Top of Given data
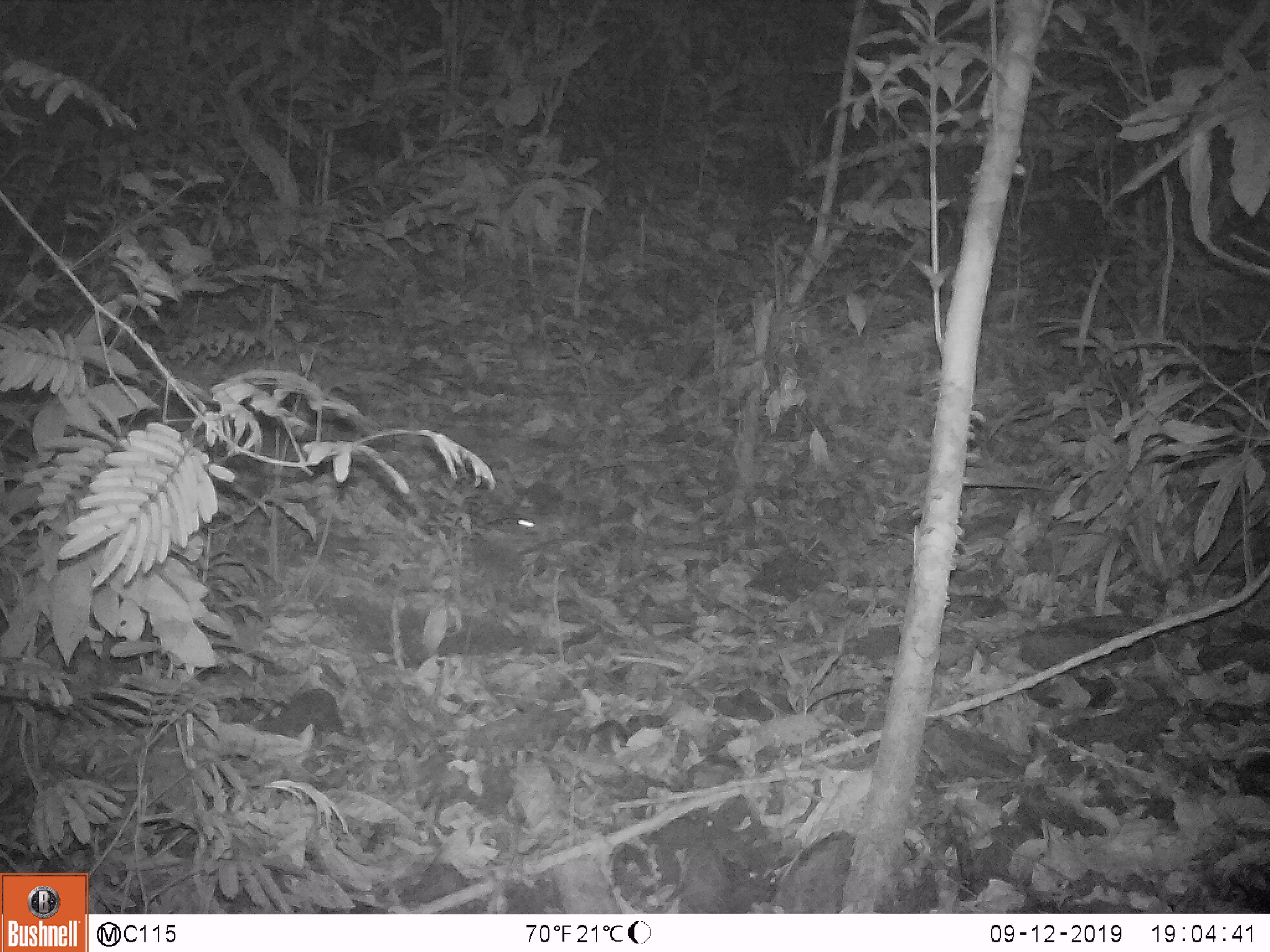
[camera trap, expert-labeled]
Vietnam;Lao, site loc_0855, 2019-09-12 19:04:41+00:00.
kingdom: Animalia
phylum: Chordata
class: Mammalia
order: Rodentia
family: Muridae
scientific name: Muridae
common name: old-world mice and rats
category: unidentified murid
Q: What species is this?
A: Unidentified murid (old-world mice and rats) (Muridae).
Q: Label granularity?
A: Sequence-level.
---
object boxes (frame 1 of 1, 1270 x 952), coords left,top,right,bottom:
unidentified murid: 516,512,571,542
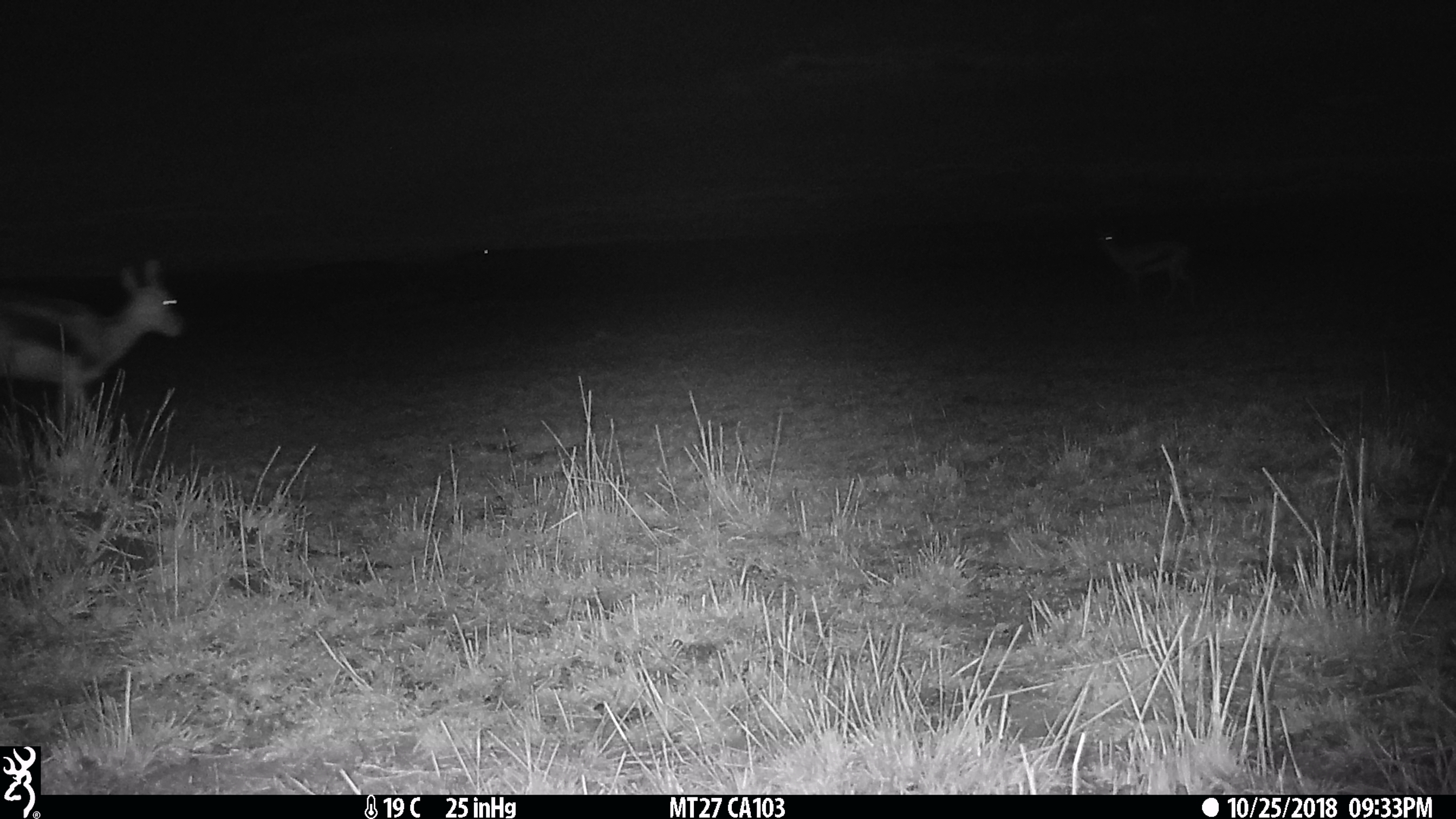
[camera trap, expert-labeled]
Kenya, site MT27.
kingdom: Animalia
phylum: Chordata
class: Mammalia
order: Artiodactyla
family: Bovidae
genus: Eudorcas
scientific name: Eudorcas thomsonii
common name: thomon's gazelle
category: gazelle thomsons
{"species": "gazelle thomsons (thomon's gazelle) (Eudorcas thomsonii)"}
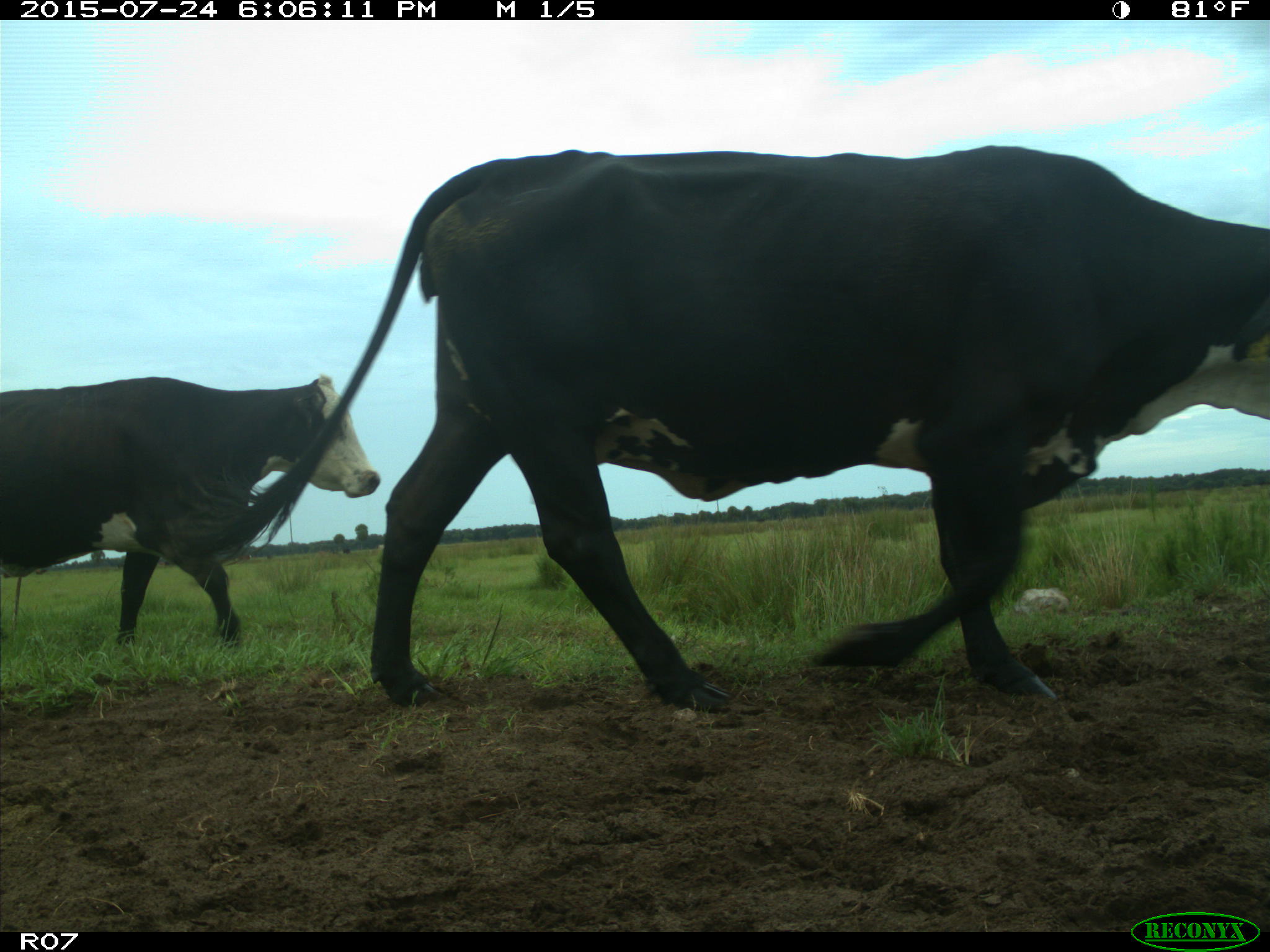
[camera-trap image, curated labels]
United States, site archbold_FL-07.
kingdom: Animalia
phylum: Chordata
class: Mammalia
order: Artiodactyla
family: Bovidae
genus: Bos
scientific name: Bos taurus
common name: domestic cow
Bos taurus (domestic cow).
Bottom of Given data
Return, exactly as they stand, all of the lines above, but not the pictures.

Written solution:
[camera trap, expert-labeled]
Vietnam;Lao, site loc_0855, 2019-09-12 19:04:41+00:00.
kingdom: Animalia
phylum: Chordata
class: Mammalia
order: Rodentia
family: Muridae
scientific name: Muridae
common name: old-world mice and rats
category: unidentified murid
Q: What species is this?
A: Unidentified murid (old-world mice and rats) (Muridae).
Q: Label granularity?
A: Sequence-level.
---
object boxes (frame 1 of 1, 1270 x 952), coords left,top,right,bottom:
unidentified murid: 516,512,571,542
[camera trap, expert-labeled]
Kenya, site MT27.
kingdom: Animalia
phylum: Chordata
class: Mammalia
order: Artiodactyla
family: Bovidae
genus: Eudorcas
scientific name: Eudorcas thomsonii
common name: thomon's gazelle
category: gazelle thomsons
{"species": "gazelle thomsons (thomon's gazelle) (Eudorcas thomsonii)"}
[camera-trap image, curated labels]
United States, site archbold_FL-07.
kingdom: Animalia
phylum: Chordata
class: Mammalia
order: Artiodactyla
family: Bovidae
genus: Bos
scientific name: Bos taurus
common name: domestic cow
Bos taurus (domestic cow).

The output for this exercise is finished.